2. **Proposing the entity - enhanced cognitive alignment (EECA) method**: This method generates visually rich and well - aligned tokens through multi - level supervision. These tokens can not only be integrated into the embedding space of the language model but also be aligned with the cognitive framework of the language model. This significantly enhances the performance of LVLM in landmark recognition.
### Experimental results
The experimental results show that the EECA method outperforms the baseline model on both visually known and visually unknown data, especially achieving significant improvement on visually known data.

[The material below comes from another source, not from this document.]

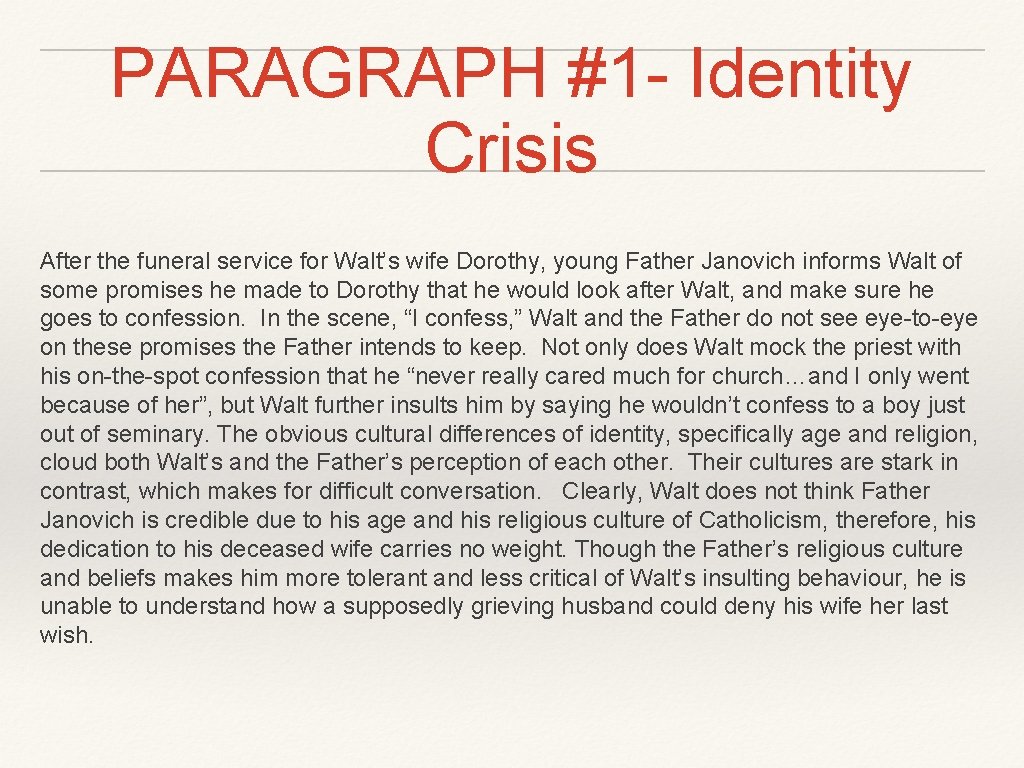 PARAGRAPH #1- Identity Crisis

After the funeral service for Walt's wife Dorothy, young Father Janovich informs Walt of some promises he made to Dorothy that he would look after Walt, and make sure he goes to confession. In the scene, "I confess," Walt and the Father do not see eye-to-eye on these promises the Father intends to keep. Not only does Walt mock the priest with his on-the-spot confession that he "never really cared much for church…and I only went because of her", but Walt further insults him by saying he wouldn't confess to a boy just out of seminary. The obvious cultural differences of identity, specifically age and religion, cloud both Walt's and the Father's perception of each other. Their cultures are stark in contrast, which makes for difficult conversation. Clearly, Walt does not think Father Janovich is credible due to his age and his religious culture of Catholicism, therefore, his dedication to his deceased wife carries no weight. Though the Father's religious culture and beliefs makes him more tolerant and less critical of Walt's insulting behaviour, he is unable to understand how a supposedly grieving husband could deny his wife her last wish.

In addition, the study also emphasizes the importance of data quality, pointing out that high - quality visually known data can improve the performance of LVLM more than a large amount of low - quality data.
### Formula representation
The formulas involved in the paper are represented in Markdown format as follows:
1. **CLIP similarity calculation**:
\[
\text{Sim}_{\text{CLIP}}(I_i, T_j)=\frac{\langle f_v(I_i), f_t(T_j)\rangle}{\|f_v(I_i)\|\|f_t(T_j)\|}
\]
where \( f_v(I_i) \) and \( f_t(T_j) \) represent the visual and text embeddings of the image and the landmark name, respectively.
2. **Entity - aware contrastive loss**:
\[
L_e =-\frac{1}{2B}\sum_{i = 1}^{B}\sum_{j = 1}^{E_i}\left[\log\frac{\exp(S(X_{ei,j},\tilde{X}_{ei,j})/\tau)}{\sum_{k = 1}^{E_i}\exp(S(X_{ei,j},\tilde{X}_{ei,k})/\tau)}+\log\frac{\exp(S(\tilde{X}_{ei,j},X_{ei,j})/\tau)}{\sum_{k = 1}^{E_i}\exp(S(\tilde{X}_{ei,j},X_{ei,k})/\tau)}\right]
\]
where \( B \) is the batch size, \( E_i \) is the number of entities in the \( i \)-th image, \( S(a, b)=\frac{a\cdot b}{\|a\|\|b\|} \), and \( \tau \) is the temperature parameter.
3. **Hierarchical classification loss**:
By connecting high - resolution and low - resolution visual tokens and then performing average pooling to obtain a comprehensive representation \( h_i \), which is used to calculate the hierarchical classification loss.
These formulas show how the author improves the cognitive alignment of LVLM by quantifying the similarity between visual and text embeddings and introducing contrastive loss and hierarchical classification loss.